- **Set of tasks**:
(1) Please condense the paragraph of the Southwest Chief article below that begins "Amtrak does not want to take on" into a short bulleted list that keeps its main facts.
(2) Carry the Southwest Chief article below forward from its final paragraph, staying consistent with what it reports.

- **Document extract**:
--- START ---

Amtrak does not want to take on $3 million in annual maintenance on a section of track that no longer serves freight trains, making the passenger train the only user of the track. That portion of the track is owned by BNSF. Amtrak also does not want to deal with the installation of Positive Train Control on a section of track in New Mexico, owned by the Rail Runner — a train line owned by the New Mexico Department of Transportation. In the case of PTC, host railroads are responsible for installation.

Those issues, according to documents obtained by the Newton Kansan, would not be resolved by a TIGER grant.

Senators were told that Amtrak would give a formal analysis of what needs to happen with the Southwest Chief — in the shadow of a presentation of stubbing the train.

“I am absolutely opposed to Amtrak not putting its money in and  if they would dismantle or alter the Southwest Chief, as their documents show they may intend to do,” Moran said. “It would be a violation of their responsibility to provide long-distance passenger train service in the United States — the purpose for which Amtrak was created.”

This is not a move Moran will support — and he is not sitting still.

Moran said he and other senators are trying to work with their staff and Amtrak staff on the next response. In the meantime, Moran has placed a hold on two nominations for new people on the Amtrak board.

Moran and Sen. Tom Udall (D-New Mexico) have also placed language in an appropriations bill to require consultation with affected communities before Amtrak can make any changes to “terms of service.”

--- END ---

- **Data section**:
--- START ---

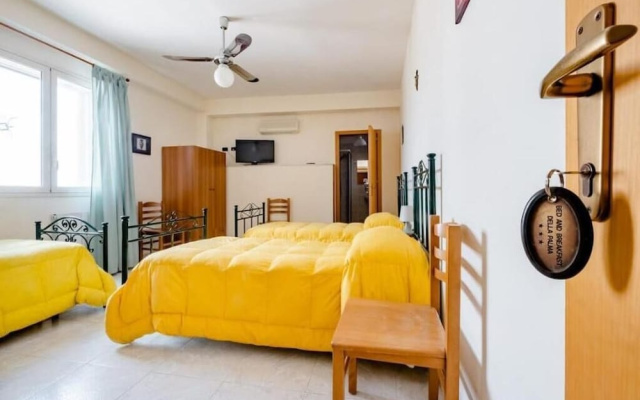 bed and breakfast della palma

--- END ---

- **Answers below**:
(1)
- Amtrak does not want to take on $3 million a year in maintenance for a BNSF-owned section of track that no longer carries freight trains, which would leave the passenger train as its only user.
- Amtrak also does not want to handle installing Positive Train Control on a New Mexico section of track owned by the Rail Runner, a train line owned by the New Mexico Department of Transportation.
- For PTC, host railroads are responsible for installation.

(2)
“In my view that, based on the conversations and where Amtrak appears to be going, we need to significantly strengthen that in the appropriations bill to be certain that Amtrak cannot walk away from the Southwest Chief as those documents suggest they may,” Moran said.

Moran said the reason Amtrak exists is to provide long-distance rail service — despite statistics showing the vast majority of tickets sold on the system are for trips of 250 miles or less. Federal funding appropriated to Amtrak, Moran said, is for long distance service.

“All of this will affect riders to Kansas, and riders from Kansas,” Moran said. “... This is the first time we have to go beyond supporting Amtrak financially. We have to get to the point that Amtrak keeps its word and that Amtrak comes up with the money they committed. The solution is not abandoning the New Mexico part of the track. It is working with the partners, again, to provide the resources necessary. You have a solid group of members of the U.S. Senate, and the House as well, who are committed to helping. I think we have an attitude at Amtrak that long-distance service that does not make money is something they have no interest in. That defeats the purpose of the creation of Amtrak.”